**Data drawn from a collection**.
========================================

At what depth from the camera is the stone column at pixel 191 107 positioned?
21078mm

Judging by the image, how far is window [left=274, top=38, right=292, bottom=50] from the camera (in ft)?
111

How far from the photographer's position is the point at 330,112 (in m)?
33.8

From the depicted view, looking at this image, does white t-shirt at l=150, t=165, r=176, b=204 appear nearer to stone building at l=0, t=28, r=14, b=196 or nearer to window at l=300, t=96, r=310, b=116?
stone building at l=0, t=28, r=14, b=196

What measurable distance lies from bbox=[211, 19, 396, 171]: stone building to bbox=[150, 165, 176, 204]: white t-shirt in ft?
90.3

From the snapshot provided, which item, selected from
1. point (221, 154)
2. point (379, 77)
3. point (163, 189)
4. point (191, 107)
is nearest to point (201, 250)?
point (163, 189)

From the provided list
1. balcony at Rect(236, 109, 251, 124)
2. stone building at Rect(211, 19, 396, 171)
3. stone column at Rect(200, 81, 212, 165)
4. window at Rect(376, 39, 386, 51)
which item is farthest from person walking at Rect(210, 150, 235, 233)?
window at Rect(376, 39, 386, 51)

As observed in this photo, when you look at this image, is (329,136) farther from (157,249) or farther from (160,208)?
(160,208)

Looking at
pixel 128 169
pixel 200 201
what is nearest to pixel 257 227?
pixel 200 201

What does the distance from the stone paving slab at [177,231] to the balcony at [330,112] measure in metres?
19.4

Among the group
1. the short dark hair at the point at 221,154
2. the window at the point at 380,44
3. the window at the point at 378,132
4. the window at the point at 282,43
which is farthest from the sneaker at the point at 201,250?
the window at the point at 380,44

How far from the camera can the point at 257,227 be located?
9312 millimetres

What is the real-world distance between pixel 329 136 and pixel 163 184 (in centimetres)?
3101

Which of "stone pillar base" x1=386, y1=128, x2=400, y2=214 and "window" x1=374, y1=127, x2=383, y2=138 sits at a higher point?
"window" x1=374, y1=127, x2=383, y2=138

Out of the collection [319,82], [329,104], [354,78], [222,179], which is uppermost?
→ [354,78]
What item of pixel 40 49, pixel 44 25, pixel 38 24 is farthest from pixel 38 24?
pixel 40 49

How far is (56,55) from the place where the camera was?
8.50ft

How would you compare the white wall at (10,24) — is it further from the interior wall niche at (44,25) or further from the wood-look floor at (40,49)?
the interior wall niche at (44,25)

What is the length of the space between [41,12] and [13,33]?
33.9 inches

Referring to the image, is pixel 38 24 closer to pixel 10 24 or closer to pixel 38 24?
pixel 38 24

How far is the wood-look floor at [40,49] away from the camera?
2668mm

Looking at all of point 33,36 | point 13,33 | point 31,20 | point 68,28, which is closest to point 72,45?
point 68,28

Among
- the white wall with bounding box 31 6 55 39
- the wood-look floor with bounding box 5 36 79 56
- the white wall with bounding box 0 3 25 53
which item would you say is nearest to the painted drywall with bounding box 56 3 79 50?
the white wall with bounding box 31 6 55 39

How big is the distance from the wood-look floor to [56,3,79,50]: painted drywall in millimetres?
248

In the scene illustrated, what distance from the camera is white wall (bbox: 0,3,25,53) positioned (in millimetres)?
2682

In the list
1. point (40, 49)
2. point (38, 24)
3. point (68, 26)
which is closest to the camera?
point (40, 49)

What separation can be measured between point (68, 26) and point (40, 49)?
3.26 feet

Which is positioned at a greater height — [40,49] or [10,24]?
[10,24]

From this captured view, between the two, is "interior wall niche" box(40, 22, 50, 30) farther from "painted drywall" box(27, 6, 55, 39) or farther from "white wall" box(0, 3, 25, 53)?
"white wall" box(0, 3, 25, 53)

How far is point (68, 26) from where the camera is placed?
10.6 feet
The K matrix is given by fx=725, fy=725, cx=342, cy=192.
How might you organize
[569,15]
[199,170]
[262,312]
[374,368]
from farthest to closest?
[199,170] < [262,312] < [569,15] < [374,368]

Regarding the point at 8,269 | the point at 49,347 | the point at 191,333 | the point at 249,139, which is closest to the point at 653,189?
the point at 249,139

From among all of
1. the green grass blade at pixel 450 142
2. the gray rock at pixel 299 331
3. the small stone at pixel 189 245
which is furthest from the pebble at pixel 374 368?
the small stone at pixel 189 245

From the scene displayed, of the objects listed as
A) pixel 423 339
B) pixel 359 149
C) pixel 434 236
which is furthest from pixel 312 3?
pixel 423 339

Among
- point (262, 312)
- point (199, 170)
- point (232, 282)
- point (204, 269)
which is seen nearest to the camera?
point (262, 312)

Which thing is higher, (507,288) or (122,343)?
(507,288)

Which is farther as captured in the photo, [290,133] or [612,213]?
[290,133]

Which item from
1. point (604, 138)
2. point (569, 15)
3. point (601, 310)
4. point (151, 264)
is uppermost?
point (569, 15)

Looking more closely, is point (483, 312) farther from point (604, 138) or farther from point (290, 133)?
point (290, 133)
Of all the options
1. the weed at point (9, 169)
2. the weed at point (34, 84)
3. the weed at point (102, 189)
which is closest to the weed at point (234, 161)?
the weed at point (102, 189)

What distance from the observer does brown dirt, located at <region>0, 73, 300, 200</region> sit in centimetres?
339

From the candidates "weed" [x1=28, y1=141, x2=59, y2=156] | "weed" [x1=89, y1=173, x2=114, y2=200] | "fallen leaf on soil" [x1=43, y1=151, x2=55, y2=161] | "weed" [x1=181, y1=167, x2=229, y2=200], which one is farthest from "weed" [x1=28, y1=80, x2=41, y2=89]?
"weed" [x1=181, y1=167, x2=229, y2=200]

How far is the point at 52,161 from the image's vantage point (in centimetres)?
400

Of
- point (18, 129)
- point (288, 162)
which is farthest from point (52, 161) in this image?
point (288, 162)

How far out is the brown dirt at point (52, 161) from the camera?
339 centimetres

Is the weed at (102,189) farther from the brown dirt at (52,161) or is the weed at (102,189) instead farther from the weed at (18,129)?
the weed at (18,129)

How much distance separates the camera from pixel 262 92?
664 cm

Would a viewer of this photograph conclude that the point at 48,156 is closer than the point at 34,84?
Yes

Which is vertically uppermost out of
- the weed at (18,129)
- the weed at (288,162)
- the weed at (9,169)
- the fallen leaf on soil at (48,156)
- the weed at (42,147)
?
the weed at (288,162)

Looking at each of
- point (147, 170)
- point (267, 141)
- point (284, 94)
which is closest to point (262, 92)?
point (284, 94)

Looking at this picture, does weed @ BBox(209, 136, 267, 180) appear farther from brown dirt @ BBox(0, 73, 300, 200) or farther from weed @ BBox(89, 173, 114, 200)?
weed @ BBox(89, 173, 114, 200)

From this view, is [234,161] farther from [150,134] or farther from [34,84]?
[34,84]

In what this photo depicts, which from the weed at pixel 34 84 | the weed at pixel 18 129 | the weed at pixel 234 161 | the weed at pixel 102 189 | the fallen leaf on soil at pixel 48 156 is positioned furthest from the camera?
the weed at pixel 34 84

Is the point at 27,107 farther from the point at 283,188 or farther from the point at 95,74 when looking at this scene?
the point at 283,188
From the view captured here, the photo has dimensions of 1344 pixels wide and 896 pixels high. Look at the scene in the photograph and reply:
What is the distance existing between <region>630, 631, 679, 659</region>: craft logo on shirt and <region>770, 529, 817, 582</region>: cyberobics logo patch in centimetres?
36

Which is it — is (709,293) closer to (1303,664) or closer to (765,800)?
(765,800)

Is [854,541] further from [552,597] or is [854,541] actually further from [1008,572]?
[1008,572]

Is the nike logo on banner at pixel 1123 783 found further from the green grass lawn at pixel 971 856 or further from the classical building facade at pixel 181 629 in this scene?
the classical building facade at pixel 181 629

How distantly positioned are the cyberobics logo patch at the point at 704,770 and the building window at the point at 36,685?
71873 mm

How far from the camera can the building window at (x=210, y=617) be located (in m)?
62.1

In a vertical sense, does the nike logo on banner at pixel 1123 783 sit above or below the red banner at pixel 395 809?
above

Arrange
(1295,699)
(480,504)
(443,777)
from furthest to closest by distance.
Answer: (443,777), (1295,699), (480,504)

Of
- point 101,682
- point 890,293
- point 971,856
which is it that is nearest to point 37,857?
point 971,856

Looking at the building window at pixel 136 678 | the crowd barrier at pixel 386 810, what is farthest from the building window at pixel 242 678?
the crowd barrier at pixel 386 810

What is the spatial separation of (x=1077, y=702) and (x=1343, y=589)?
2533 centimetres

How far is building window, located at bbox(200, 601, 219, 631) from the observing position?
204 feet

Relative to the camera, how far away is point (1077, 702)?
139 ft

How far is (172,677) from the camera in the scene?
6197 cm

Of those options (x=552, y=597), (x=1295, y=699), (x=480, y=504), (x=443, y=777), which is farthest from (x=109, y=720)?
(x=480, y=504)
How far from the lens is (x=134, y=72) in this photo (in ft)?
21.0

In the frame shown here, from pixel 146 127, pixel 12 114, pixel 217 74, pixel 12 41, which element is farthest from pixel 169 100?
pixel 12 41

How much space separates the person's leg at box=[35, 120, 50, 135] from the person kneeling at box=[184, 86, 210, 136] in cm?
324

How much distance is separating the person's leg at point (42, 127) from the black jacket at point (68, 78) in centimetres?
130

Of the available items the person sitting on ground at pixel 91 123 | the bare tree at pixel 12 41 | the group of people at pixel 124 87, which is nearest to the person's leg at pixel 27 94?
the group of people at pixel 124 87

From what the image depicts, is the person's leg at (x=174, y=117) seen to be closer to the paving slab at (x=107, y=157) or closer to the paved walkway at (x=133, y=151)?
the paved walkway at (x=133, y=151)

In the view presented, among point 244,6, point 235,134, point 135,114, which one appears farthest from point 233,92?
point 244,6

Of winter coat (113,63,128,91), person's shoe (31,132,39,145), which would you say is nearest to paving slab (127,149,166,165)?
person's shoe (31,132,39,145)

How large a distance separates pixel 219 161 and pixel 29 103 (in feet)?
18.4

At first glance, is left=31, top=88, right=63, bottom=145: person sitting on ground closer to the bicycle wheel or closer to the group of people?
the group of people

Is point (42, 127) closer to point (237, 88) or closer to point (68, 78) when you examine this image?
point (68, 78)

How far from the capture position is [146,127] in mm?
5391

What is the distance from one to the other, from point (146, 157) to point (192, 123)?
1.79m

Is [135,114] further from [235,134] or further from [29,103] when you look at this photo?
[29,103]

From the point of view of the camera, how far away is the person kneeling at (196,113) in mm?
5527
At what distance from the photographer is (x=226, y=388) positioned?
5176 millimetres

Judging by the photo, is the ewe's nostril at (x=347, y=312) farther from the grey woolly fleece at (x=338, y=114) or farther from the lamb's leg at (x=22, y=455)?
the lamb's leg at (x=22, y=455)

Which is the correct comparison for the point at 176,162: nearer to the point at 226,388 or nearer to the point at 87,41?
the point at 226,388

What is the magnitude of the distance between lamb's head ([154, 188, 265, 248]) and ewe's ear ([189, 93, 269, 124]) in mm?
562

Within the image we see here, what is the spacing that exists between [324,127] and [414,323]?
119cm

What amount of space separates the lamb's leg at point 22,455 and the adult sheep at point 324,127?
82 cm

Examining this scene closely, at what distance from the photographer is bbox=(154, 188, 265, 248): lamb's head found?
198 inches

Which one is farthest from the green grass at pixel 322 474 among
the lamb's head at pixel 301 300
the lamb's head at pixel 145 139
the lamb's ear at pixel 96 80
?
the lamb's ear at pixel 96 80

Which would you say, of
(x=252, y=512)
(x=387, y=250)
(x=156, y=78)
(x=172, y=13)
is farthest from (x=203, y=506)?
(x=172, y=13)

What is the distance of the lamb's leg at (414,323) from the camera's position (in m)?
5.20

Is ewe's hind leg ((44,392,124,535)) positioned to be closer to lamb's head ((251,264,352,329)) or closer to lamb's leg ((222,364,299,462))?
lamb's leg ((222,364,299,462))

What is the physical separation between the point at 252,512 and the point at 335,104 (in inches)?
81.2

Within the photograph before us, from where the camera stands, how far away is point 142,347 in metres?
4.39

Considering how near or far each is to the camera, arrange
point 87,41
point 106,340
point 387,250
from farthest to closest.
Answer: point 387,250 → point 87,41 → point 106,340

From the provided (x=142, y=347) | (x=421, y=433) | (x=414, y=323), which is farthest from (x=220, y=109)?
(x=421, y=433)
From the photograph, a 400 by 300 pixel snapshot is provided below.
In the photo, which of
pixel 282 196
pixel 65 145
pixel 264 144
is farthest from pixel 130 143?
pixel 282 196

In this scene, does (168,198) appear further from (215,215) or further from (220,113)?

========================================

**Exercise requirements**. Reproduce the part of the data above that opens with the line containing "Is point (42, 127)" and closes with the line containing "5176 millimetres", changing "capture position" to "camera position" and leaving everything else unchanged.

**Solution for this task**.
Is point (42, 127) closer to point (237, 88) or closer to point (68, 78) when you examine this image?
point (68, 78)

How far from the camera position is [146,127] in mm?
5391

What is the distance from one to the other, from point (146, 157) to point (192, 123)?
1.79m

Is [135,114] further from [235,134] or further from [29,103] when you look at this photo?
[29,103]

From the point of view of the camera, how far away is the person kneeling at (196,113) in mm?
5527
At what distance from the photographer is (x=226, y=388) positioned?
5176 millimetres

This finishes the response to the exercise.